Laser-Doppler flowmetry

Laser-Doppler flowmetry (Moor Instruments, Axminster, U.K.) was used in some animals (n = 4/group) to monitor rCBF in the MCA territory (6 mm lateral and 2 mm posterior from bregma) [43].

Assessment of the cerebral vasculature

For assessment of the cerebral vasculature WT and TAFI mice (n = 3/group) were deeply anesthetized with CO2 and transcardially perfused with 4% paraformaldehyde (PFA), followed by 3 ml black ink diluted in 4% PFA (1∶5 v/v). Brains were carefully removed, fixed in 4% PFA overnight at 4°C and the Circle of Willis and major arteries were examined under a microscope.

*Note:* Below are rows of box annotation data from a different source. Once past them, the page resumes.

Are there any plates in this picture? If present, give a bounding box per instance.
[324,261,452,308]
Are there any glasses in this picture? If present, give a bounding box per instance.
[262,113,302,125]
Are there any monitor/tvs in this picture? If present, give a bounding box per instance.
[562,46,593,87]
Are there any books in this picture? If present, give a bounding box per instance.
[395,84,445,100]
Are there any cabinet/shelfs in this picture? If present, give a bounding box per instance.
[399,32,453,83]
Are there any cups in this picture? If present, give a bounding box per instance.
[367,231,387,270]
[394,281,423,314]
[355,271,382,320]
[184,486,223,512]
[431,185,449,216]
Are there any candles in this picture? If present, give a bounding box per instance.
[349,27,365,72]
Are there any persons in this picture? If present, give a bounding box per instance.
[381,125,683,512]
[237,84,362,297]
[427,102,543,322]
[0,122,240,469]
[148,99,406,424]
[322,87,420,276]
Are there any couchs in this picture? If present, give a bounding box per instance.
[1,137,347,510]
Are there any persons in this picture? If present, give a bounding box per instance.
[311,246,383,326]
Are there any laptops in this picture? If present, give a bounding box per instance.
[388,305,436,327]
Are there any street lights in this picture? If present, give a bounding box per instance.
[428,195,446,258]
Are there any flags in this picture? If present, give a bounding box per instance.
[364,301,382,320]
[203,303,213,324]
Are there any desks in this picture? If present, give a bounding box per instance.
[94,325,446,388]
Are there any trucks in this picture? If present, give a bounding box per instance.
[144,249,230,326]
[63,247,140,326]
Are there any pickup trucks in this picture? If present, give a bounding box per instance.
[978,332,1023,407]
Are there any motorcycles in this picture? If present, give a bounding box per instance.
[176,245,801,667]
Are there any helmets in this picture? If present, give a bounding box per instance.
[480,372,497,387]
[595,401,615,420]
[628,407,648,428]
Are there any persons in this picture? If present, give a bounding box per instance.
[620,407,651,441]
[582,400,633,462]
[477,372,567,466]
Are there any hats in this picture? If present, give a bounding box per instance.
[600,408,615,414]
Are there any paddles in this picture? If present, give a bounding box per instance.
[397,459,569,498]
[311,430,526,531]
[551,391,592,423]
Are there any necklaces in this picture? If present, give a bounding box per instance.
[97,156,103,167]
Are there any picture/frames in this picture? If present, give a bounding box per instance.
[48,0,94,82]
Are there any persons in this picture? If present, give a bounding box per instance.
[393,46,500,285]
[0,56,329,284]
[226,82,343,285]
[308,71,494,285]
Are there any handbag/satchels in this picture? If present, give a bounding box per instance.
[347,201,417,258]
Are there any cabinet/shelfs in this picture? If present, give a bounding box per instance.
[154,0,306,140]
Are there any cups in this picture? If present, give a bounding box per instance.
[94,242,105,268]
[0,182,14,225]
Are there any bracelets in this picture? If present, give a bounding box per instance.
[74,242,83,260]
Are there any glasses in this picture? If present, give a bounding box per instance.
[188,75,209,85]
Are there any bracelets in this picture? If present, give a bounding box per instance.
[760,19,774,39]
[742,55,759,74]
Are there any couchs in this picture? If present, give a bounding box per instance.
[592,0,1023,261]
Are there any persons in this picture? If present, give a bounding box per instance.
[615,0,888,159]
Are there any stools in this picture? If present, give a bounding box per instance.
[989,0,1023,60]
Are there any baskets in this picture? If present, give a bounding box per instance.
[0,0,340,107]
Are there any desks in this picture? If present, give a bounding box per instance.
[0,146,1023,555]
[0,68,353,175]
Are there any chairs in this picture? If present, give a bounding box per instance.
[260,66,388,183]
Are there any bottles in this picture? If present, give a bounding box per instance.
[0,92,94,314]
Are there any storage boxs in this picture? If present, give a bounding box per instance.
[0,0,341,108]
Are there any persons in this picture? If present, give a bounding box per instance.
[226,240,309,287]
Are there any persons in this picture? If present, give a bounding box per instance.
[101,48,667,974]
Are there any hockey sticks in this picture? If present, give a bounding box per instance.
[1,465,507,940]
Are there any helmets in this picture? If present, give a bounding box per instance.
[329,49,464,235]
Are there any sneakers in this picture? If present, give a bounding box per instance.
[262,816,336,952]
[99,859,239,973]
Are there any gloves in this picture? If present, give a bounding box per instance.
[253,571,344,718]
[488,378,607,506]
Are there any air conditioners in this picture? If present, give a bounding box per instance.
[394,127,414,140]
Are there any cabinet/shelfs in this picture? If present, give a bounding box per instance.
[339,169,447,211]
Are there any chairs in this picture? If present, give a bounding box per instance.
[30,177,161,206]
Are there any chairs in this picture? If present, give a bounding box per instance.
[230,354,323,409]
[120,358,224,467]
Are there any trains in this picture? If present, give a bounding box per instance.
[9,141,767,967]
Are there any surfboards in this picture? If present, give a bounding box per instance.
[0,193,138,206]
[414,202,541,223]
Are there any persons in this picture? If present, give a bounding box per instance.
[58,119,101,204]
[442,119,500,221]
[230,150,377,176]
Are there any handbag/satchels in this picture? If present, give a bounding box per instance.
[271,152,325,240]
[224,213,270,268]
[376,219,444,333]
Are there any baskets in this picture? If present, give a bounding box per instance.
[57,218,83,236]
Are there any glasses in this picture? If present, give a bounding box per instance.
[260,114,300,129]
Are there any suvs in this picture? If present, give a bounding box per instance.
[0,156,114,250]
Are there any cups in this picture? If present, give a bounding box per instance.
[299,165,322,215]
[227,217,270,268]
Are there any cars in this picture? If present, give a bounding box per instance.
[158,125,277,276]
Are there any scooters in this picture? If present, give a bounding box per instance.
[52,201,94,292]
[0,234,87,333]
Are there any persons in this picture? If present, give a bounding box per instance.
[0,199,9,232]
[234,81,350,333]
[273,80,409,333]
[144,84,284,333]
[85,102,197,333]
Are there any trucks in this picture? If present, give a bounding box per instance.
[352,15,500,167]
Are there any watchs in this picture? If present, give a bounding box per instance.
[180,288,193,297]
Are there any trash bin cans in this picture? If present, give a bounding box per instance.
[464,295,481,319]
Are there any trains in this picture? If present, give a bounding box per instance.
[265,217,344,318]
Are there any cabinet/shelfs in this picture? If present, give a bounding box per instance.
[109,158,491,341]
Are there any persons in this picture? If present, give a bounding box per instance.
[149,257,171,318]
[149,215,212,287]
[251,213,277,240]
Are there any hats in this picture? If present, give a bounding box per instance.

Protein extraction and Western blot analysis

After TTC staining the cortices were dissected from formalin-fixed brain slices and homogenized in RIPA buffer (25 mM Tris pH 7.4, 150 mM NaCl, 1% NP40) containing 2% SDS. The samples were incubated for 20 minutes at 100°C followed by incubation at 60°C for 2 hours. Afterwards, tissue lysates were centrifuged at 15.000×g for 20 minutes at 4°C and supernatants were used for BCA protein assay and subsequent Western blot analysis. The total lysates were treated with SDS-PAGE loading buffer (final conc. 65 mM Tris, 5% 2-mercaptoethanol, 3% SDS, 10% glycerol) at 95°C for 5 minutes. 30 µg of total protein was electrophoresed and transferred to a PVDF membrane. After blocking for 1 h with blocking buffer (5% nonfat dry milk, 50 mM Tris-HCl pH 7.5, 150 mM NaCl, 0.05% Tween-20) membranes were incubated with the primary antibody at 4°C overnight at the following dilutions: anti-Fibrinogen pAb 1∶500 (Acris Antibodies) and anti-Actin mAb 1∶10,000 (Dianova). After a washing step with TBS-T (50 mM Tris-HCl pH 7.5, 150 mM NaCl, 0.05% Tween-20), membranes were incubated for 1 hour with HRP-conjugated donkey anti-rabbit IgG (for Fibrinogen) or donkey anti-mouse IgG (for Actin) at a dilution of 1∶5000 and were finally developed using ECLplus (GE Healthcare).

Statistics

Data are expressed as mean ± standard deviation (SD). For statistical analysis, PrismGraph 4.0 software package (La Jolla, CA, USA) was used. Infarct volumes and neurological scores were analyzed using the non-parametric Mann Whitney test. Laser Doppler flowmetry data were compared by Bonferroni-corrected 1-way ANOVA. P-values <0.05 were considered to be statistically significant. For power and type-II (beta) error calculations on infarct volumes GraphPad Stat Mate 2.0 software package was used (GraphPad Software, Inc, La Jolla, CA, USA). The mean infarct volume at day 1 after 60 min tMCAO in C57Bl/6 WT mice was 96±27 mm3 and in TAFI mice 91±22 mm3 (Fig. 2A). We assumed that a≥35% reduction (Delta = 34.0 mm3) of infarct size would be of biological relevance [44], [45]. The significance level (alpha) was chosen as 0.05 (two-tailed). Given those premises the power to detect a difference between means of infarct volumes of 34.0 mm3 was 90% in our study (type-II [beta] error: 10%) which is a favourable result compared to many other experimental stroke studies [39], [46].